Trichorhinophalangeal syndrome (TRPS) is a group of two autosomal dominant genetic diseases (TRPS I and TRPS II) characterized by skeletal abnormalities, distinct facial features, and ectodermal features. TRPS I is caused by a pathogenic variant of the TRPS1 gene, and TRPS II is caused by a continuous 8q23.3–q24.11 deletion including the TRPS1, RAD21, and EXT1 genes. Clinical features include a large pear-shaped nose, thick and broad eyebrows, prominent ears, short stature, short digits, cone-shaped epiphyses, dystrophic nails, and fine, sparse hair. TRPS II may be accompanied by mild to moderate intellectual disability [146].

The hair of patients with TRPS is typically fine, sparse, slow-growing, and not very pigmented [146]. The pathologic change and pattern of hair loss is similar to that seen in male pattern baldness, with recession of the frontotemporal hairline and thinning of hair diameter [147]. Approximately one-third of males go nearly or completely bald within a few years after puberty, while women typically keep most of their hair but have a high frontal hairline [148]. Patients may have sparse lateral eyebrows and eyelashes [149].

Scanning electron microscopy of the hair shaft may be normal or show changes in cuticular pattern and hair shaft structure [150]. Light microscopy may show thinning of the distal end of the hair shaft, trichorrhexis nodosa, and trichoptilosis [149, 151].

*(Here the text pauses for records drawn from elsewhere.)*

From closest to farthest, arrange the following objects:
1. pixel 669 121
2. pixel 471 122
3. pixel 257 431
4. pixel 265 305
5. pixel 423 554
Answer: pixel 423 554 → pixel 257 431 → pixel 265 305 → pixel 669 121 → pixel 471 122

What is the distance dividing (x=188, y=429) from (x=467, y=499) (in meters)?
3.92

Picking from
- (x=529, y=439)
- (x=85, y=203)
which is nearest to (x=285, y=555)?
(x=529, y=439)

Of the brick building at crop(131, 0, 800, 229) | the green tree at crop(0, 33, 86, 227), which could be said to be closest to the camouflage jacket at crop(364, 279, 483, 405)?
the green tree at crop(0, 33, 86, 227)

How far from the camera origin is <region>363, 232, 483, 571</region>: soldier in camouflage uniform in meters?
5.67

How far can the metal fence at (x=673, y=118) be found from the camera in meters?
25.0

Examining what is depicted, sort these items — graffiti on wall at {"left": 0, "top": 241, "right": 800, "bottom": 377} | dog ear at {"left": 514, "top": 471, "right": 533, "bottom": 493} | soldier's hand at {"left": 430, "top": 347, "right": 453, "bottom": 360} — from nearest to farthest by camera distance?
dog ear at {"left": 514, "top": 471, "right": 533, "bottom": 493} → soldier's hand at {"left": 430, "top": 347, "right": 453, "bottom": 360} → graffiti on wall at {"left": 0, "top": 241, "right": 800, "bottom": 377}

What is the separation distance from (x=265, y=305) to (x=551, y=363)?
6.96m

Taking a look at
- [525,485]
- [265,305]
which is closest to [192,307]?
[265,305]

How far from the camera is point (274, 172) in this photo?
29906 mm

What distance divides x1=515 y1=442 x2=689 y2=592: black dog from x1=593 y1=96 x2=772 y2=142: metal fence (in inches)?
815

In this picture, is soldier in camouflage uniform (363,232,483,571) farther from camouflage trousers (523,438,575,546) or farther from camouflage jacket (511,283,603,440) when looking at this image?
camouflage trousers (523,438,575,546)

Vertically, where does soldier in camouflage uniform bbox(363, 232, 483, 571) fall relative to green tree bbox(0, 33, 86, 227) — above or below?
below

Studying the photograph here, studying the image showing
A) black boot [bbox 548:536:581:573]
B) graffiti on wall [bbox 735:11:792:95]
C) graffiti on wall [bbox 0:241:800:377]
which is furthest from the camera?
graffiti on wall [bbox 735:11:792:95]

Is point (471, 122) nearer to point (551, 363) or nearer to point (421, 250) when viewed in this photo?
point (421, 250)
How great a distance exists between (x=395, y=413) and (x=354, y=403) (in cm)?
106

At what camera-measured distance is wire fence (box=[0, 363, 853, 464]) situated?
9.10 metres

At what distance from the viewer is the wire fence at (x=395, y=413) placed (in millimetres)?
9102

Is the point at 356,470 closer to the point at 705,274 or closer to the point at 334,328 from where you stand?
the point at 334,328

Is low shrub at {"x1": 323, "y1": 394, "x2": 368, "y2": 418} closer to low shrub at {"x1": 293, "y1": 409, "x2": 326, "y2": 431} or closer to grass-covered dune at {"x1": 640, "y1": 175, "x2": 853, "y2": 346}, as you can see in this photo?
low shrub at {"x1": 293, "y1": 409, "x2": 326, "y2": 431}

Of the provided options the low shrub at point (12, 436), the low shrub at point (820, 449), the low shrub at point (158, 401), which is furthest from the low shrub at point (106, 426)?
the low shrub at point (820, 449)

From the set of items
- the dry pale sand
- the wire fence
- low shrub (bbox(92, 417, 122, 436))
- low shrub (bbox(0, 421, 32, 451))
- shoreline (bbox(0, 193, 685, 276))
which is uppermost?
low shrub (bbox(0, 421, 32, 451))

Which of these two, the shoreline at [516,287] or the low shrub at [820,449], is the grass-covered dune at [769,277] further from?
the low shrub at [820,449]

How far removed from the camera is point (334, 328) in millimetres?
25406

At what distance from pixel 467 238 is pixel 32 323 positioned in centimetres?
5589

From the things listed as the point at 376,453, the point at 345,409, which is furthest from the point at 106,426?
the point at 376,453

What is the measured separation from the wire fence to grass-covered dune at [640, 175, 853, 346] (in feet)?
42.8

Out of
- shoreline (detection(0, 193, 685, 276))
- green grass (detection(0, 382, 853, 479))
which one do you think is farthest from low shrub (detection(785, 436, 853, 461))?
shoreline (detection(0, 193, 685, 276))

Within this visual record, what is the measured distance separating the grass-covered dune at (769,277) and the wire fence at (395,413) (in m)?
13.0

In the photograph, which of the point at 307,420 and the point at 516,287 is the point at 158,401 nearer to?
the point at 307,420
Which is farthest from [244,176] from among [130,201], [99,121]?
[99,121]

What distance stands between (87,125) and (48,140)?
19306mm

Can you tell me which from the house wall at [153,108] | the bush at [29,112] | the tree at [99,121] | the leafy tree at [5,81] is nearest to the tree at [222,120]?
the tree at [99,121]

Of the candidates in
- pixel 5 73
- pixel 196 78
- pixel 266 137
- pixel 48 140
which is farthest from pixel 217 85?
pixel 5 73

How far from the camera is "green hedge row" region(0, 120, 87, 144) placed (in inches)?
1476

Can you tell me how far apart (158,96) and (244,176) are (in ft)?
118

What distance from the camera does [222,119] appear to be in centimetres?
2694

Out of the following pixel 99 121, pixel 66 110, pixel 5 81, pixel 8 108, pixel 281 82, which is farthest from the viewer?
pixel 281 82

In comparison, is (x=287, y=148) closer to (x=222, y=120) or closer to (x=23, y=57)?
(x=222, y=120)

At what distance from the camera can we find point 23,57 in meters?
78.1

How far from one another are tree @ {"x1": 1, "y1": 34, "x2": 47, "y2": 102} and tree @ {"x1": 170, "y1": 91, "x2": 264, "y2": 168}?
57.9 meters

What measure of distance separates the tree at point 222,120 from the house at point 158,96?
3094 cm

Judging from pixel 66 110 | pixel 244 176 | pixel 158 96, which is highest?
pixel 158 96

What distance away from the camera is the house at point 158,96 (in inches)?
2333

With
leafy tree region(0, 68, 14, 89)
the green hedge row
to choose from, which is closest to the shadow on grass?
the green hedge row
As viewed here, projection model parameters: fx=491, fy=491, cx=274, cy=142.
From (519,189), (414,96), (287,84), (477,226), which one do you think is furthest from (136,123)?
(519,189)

In mice, the TRPS1 gene has been shown to be involved in the Wnt signaling pathway, involved in follicle morphogenesis. In humans with TRPS, two keratin-related genes (KRT6C and KRTAP3-1) were found to be downregulated in balding areas of the scalp as compared to nonbalding areas. TRPS1 protein expression has been shown to be regulated by androgens [152], providing a possible mechanism for why hair loss seen in TRPS can mimic male pattern baldness.

Diagnosis can typically be made clinically on the basis of typical findings. Many cases, especially in TRPS II, arise de novo and thus family history is not necessary to make a diagnosis. Sequence analysis can typically confirm the diagnosis of TRPS I, and chromosomal microarray analysis can be used to diagnose TRPS II.

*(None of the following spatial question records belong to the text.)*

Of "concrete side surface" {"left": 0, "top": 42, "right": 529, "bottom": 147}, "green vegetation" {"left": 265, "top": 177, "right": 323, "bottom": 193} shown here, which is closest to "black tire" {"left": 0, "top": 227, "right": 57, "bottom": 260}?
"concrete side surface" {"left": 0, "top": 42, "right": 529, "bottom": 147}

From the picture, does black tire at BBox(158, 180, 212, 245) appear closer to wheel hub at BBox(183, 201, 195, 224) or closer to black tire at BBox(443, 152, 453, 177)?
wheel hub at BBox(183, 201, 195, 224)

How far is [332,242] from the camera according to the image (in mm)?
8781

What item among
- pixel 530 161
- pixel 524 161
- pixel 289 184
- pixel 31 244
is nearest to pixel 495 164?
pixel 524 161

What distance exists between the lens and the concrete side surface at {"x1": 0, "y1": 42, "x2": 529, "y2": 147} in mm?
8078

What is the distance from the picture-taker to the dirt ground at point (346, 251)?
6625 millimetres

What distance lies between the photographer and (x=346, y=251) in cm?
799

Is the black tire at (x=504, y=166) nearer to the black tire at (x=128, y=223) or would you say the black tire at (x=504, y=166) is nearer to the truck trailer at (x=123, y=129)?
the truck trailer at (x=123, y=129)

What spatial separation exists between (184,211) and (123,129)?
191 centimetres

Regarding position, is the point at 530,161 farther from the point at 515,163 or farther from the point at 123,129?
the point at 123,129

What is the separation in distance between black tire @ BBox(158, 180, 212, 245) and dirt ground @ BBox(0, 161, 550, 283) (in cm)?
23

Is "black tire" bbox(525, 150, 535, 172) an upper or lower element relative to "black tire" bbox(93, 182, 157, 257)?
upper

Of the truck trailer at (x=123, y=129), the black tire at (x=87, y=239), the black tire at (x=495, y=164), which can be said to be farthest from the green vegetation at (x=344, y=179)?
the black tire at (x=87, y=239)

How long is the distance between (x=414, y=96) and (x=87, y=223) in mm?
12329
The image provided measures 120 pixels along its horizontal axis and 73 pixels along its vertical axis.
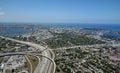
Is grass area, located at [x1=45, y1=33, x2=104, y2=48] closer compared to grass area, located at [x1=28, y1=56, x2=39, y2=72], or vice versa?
grass area, located at [x1=28, y1=56, x2=39, y2=72]

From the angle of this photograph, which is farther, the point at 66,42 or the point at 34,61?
the point at 66,42

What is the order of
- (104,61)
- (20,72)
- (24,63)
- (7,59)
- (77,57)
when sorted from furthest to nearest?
(77,57) < (104,61) < (7,59) < (24,63) < (20,72)

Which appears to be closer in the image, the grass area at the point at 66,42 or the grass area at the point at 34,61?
the grass area at the point at 34,61

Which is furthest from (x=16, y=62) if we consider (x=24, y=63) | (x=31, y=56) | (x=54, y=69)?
(x=54, y=69)

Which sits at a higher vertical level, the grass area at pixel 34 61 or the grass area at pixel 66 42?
the grass area at pixel 34 61

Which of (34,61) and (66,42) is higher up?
(34,61)

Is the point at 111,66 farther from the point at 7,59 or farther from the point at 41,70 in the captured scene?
the point at 7,59

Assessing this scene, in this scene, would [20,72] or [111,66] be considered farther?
[111,66]

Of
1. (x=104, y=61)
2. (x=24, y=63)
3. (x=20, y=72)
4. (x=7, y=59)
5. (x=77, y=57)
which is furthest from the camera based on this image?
(x=77, y=57)

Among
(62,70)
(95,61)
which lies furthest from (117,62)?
(62,70)

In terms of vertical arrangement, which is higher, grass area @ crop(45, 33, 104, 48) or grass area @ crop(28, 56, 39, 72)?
grass area @ crop(28, 56, 39, 72)
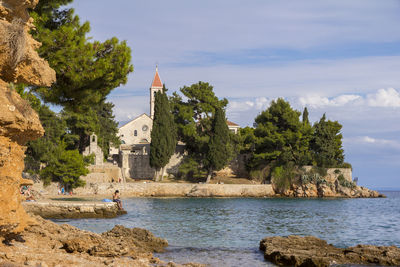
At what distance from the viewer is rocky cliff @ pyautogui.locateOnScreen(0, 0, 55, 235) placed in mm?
6324

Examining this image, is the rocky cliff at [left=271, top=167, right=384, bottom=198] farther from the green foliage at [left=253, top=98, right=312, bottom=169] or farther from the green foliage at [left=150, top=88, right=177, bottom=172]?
the green foliage at [left=150, top=88, right=177, bottom=172]

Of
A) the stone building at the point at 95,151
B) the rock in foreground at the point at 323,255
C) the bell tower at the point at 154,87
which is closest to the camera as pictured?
the rock in foreground at the point at 323,255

Despite similarities in appearance to male pattern baldness, topical minoxidil and oral finasteride have not been shown to be effective in patients with TRPS. Hair transplant has been shown to be a viable option in these patients, with favorable results seen at 3-year follow-up [147]. In patients for whom hair transplant is not an option, the use of wigs can be considered if desired [146].

Atrichia with Papular Lesions

Atrichia with papular lesions (APL) is a rare autosomal recessive disease with irreversible alopecia of the scalp, eyebrows, axillary, and pubic hair, which starts a few months after birth and is associated with development keratin cysts over the body [153].

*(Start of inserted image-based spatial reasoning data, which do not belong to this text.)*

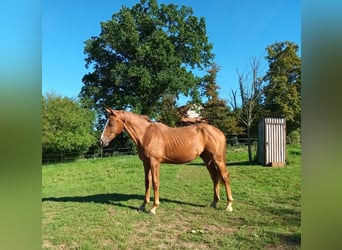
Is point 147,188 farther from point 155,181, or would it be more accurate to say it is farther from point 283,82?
point 283,82

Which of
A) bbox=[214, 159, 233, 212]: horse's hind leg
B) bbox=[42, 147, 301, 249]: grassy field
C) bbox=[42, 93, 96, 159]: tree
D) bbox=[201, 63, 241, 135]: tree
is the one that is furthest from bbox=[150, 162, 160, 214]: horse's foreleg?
bbox=[201, 63, 241, 135]: tree

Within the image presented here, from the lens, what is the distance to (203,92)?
4547 mm

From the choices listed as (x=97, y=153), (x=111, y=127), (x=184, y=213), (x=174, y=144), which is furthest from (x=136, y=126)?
(x=97, y=153)

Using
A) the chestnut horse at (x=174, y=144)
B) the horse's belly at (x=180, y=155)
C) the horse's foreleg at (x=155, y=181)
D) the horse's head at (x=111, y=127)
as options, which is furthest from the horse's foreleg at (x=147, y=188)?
the horse's head at (x=111, y=127)

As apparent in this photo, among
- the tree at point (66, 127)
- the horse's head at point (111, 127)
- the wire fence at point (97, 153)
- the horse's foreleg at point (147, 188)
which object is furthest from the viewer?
the wire fence at point (97, 153)

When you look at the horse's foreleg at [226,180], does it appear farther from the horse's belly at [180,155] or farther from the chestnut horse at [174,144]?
the horse's belly at [180,155]

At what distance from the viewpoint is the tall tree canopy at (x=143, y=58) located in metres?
3.66

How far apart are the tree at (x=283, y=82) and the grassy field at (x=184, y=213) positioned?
47cm

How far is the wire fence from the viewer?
4484mm

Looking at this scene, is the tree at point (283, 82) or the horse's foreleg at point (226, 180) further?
the horse's foreleg at point (226, 180)

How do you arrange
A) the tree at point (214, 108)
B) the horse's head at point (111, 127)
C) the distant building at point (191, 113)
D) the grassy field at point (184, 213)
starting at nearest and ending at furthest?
the grassy field at point (184, 213)
the horse's head at point (111, 127)
the tree at point (214, 108)
the distant building at point (191, 113)

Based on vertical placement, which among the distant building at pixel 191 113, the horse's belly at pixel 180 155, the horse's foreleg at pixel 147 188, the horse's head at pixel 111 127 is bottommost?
the horse's foreleg at pixel 147 188

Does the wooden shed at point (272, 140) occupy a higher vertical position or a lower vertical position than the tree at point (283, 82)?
lower
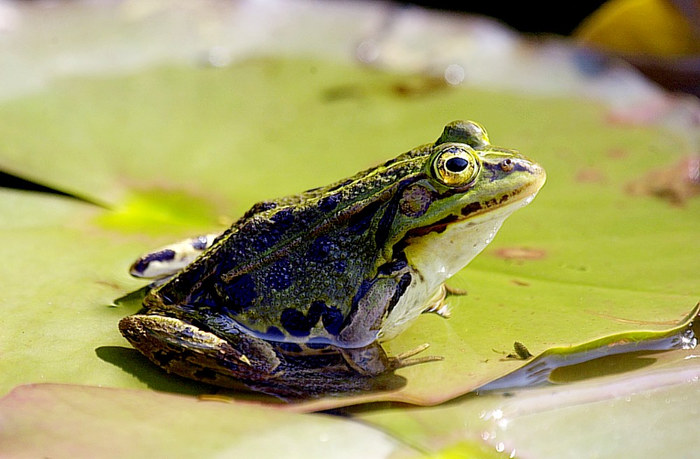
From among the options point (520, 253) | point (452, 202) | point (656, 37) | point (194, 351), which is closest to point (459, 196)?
point (452, 202)

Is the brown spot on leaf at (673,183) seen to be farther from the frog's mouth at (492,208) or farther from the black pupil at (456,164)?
the black pupil at (456,164)

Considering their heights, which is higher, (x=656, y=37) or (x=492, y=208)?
(x=656, y=37)

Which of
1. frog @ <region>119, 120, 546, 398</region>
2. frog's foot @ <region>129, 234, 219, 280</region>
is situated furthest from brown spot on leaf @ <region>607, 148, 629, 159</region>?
frog's foot @ <region>129, 234, 219, 280</region>

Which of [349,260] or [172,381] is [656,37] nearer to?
[349,260]

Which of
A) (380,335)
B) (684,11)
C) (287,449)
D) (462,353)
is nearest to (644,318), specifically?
(462,353)

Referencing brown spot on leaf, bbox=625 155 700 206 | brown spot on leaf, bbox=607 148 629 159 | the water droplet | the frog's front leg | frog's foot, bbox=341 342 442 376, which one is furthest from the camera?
the water droplet

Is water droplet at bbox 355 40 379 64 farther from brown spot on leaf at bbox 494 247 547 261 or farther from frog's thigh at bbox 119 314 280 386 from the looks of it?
frog's thigh at bbox 119 314 280 386

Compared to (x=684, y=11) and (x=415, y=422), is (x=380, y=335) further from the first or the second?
(x=684, y=11)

It is due to mutation in the zinc finger domain of human hairless gene (HL) on chromosome region 8p12 [154]. The hair matrix cells in APL undergo premature apoptosis associated with loss of neural cell adhesion molecule positivity and disconnection from overlying epithelial sheath. This results in loss of messages between dermal papillae and the bulge’s stem cells leading to disruption in hair growth [155]. Lanugo hairs are present at birth, but the alopecia is complete within the first year of life as the catagen follicles are unable to re-enter the anagen phase. Progressive keratin retention into follicular structures results in cyst formation, clinically evident as papules [156].

Histology of this disorder shows the infundibular part of the hair follicle with replacement of the middle and lower part by keratinizing cysts. Differential diagnosis includes vitamin D-resistant rickets type II, which also causes total alopecia in early life. It is due to a mutation of vitamin D receptor (VDR), suggesting that VDR and HL gene, both of which are zinc finger proteins, may be involved in the same genetic pathway of hair follicle control [157].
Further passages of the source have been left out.